- _Given request_
Edit the book review from "Enter Floyd, stage" through "under good lighting.", starting at the first and ending at the second, and put "Daisy" wherever "Poppy" appears.

- _Selected passage_
We start this one off on a somber note. A tragic story of a daughter, vanished. At 15, Ellie left for the library and never returned home. Her family, shattered in that uniquely silent way grief tends to settle, never stopped hoping she’d walk back through the door. We get glimpses of Ellie’s life before — GCSE stress, first‑boyfriend butterflies — but the story really follows her mother, Laurel, ten years later, trying to move forward while carrying a daughter‑shaped absence everywhere she goes.


The disappearance left cracks in the family that no amount of time or plaster could fix. Laurel and her husband Paul divorced, though they still orbit each other with a kind of bruised affection. Their other two children grew up, moved out, and built lives of their own. Laurel is left staring at the blank page of her next chapter, pen in hand, unsure what to write.


Enter Floyd, stage left, at a café — charming, attentive, and conveniently a father of two daughters, just like Laurel. His youngest, Poppy, is the spitting image of Ellie, which feels like a cosmic hug and a cosmic punch at the same time. And Floyd? He’s the perfect boyfriend. Says the right things. Does the right things. Practically glows under good lighting.


But listen… perfection is suspicious. Perfection is a plot twist wearing cologne. Something here is off. I can’t quite pin it down yet, and even if I could, I wouldn’t dare spoil it for you. All I know is as I mentally revisit these first few chapters, I’m planting red flags like I’m landscaping a national park.


At this point, I’m convinced we’re aboard the literary Titanic — and we are gliding, full speed, straight toward that iceberg.

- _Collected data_
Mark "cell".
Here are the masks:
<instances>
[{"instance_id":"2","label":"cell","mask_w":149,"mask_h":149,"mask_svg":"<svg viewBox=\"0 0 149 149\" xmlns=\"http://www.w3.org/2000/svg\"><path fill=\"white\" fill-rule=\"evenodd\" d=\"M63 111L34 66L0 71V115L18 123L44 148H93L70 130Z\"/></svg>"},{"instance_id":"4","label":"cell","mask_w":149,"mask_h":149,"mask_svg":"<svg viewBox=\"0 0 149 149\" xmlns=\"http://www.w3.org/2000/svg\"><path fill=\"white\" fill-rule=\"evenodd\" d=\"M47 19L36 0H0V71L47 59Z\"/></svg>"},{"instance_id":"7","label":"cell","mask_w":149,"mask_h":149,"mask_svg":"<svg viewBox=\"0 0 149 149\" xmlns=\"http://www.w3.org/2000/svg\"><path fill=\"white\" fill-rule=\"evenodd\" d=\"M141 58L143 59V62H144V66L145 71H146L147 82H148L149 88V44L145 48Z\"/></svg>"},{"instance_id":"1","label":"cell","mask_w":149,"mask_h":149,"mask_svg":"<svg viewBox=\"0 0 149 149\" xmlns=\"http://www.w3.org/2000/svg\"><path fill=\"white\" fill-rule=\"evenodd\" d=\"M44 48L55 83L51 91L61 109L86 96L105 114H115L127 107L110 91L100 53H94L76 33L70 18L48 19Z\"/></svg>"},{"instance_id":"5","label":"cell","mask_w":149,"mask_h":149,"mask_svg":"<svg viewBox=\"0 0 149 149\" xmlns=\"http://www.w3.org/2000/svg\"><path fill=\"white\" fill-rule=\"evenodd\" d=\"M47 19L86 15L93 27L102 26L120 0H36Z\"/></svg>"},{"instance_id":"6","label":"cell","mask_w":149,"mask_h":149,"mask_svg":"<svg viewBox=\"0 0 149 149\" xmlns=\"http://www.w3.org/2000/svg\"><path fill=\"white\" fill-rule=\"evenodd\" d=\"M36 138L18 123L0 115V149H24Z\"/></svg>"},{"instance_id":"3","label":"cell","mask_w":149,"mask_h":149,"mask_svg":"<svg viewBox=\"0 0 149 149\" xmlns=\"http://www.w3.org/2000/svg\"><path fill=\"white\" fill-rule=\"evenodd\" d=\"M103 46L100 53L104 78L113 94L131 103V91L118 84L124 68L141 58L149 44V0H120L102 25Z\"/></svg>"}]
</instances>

- _Task result_
Enter Floyd, stage left, at a café — charming, attentive, and conveniently a father of two daughters, just like Laurel. His youngest, Daisy, is the spitting image of Ellie, which feels like a cosmic hug and a cosmic punch at the same time. And Floyd? He’s the perfect boyfriend. Says the right things. Does the right things. Practically glows under good lighting.